The Hangul Revolution: How The Creation of A Written Language Changed South Korea Forever

by Lindsay Shapka in , , ,

Poo-doon-mao oh don gee yo was my (phonetic) address when I lived in South Korea, and one of the first things that I learned to say (once it had been written out for me of course) in Korean. I was told that it meant something like, “the brownish-orange buildings with numbers in the 500s on them.” All I knew for sure was that when I got in a cab and said it to the driver, I would end up in the right spot. 

The fact that I didn’t know a single word of Korean had nudged at the back of my mind more than a few times while I was preparing to travel to South Korea. I tried to study as much as I could using a phrasebook on the flight over, but I forgot everything that I thought I knew the minute I was faced with actually having to speak the foreign language. 

Luckily, my desk at work ( I was an English Teacher for just over a year) was located next to Wendy, an extremely kind Korean teacher who, in my first week, wrote some basic greeting and direction words out phonetically for me to use as a cheat sheet. She also gave me her phone number and told me to call her whenever I was in need of a translator. With her help, and the fact that most South Korean’s did not speak English so I was completely immersed, it didn’t take long for me to pick up enough of the language so that I could order food, direct a cab and exchange greetings. If I ever found myself in a situation where I just wasn’t being understood, I would shrug my shoulders, say “No Korean…English”, and hope for the best.

The written form of the language, called hangul, at first glance looked like hieroglyphs to me (and I was without a Rosetta Stone) but I soon learned that it looked a lot more complicated than it really was.

====

▶ [What you need to do]
Can you continue the hangul article above, picking up right after its final sentence?

====

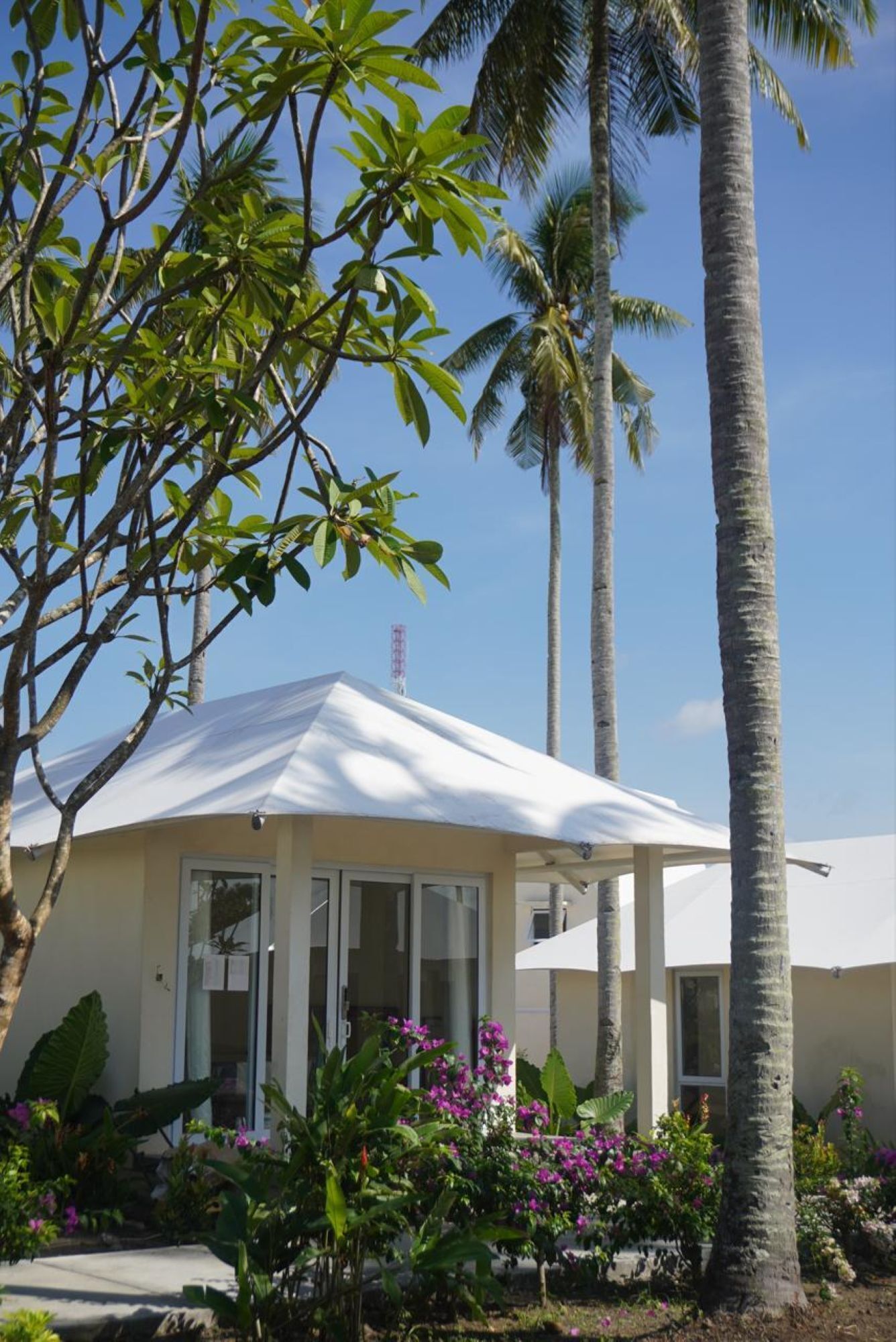 雙床房, 花園景 | 外觀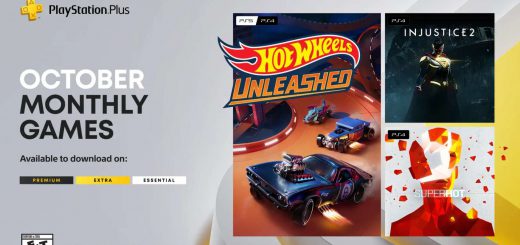 PlayStation Plus October 2022 Games revealed by PlayStation.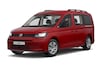 Volkswagen Caddy California vanaf net geen 40 mille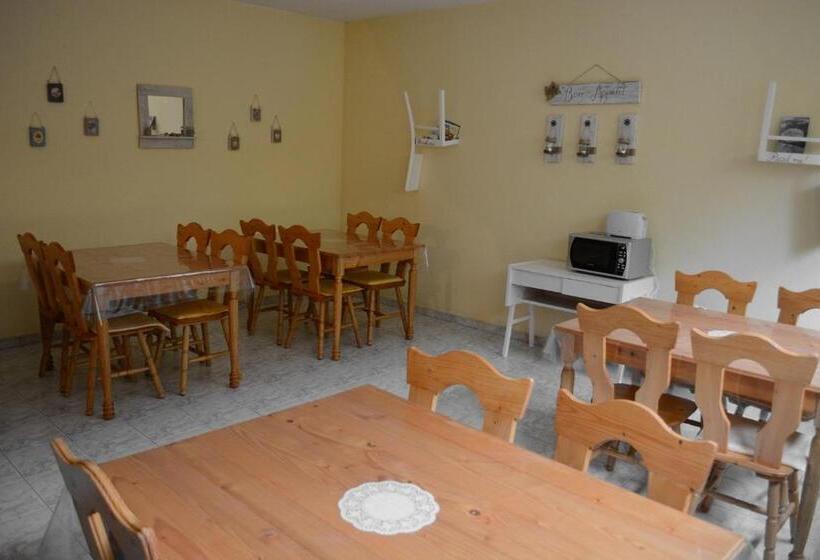 סטודיו סטנדרט עם מרפסת, Jankó Apartman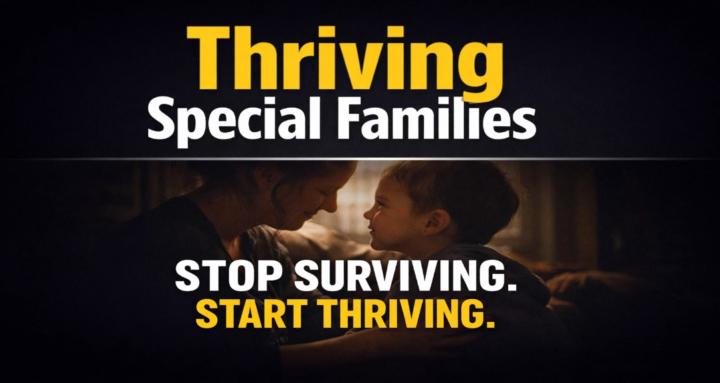 Thriving Special Families
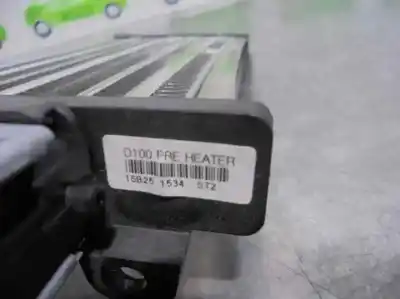 Автозапчастина б/у стійкість на нагревання для ssangyong rodius ii 2.0 xdi посилання на oem iam a100rr  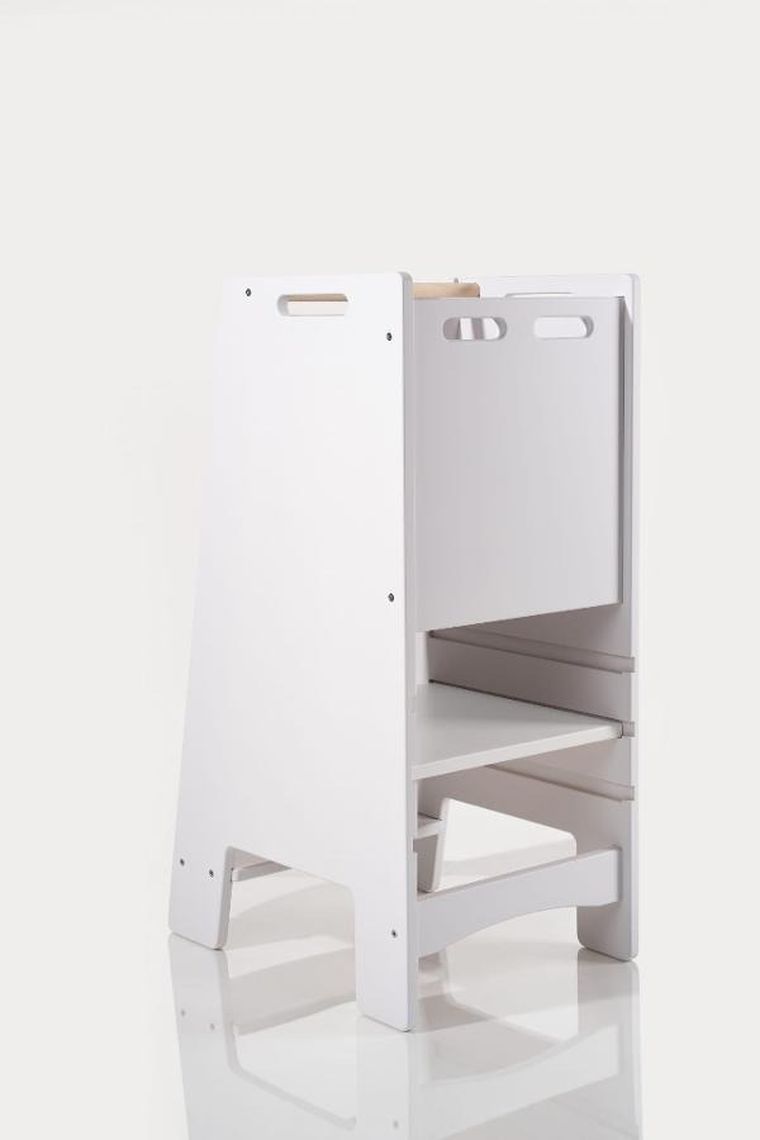 tupti.wood, Kitchen Helper, Noway, pomocnik kuchenny, jasnoszary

====

▶ [Answer box]
It was created in 1443 by the fourth king of the Joseon Dynasty, Sejong the Great, to replace the Chinese characters, or hanja, that had been used exclusively up to that point. Hanja characters were fundamentally different from the spoken Korean language, and were not accurately conveying its sounds. At the time, thousands of symbols had to be memorized just to be able to write a simple document. To put it in perspective, today’s modern Chinese writing dictionaries contain over 60,000 symbols and knowledge of at least 3,000 of them would be needed just to read an every-day newspaper. In the 1400s, a time when education for the common classes was not a priority, the use of hanja characters resulted in aristocrats, usually male, being the only people who could read and write fluently, leaving the majority of Koreans illiterate.

Influenced by the teachings of Confucius, and the importance of education present in his philosophy, Sejong the Great designed hangul so that it was simple and easy to learn, giving even a commoner the opportunity to learn to read and write. 

Built more like modern English (or Latin), the modern hangul alphabet is made up of 24 symbols, or 10 vowels and 14 consonants, representing phonetic sounds that in combination create words.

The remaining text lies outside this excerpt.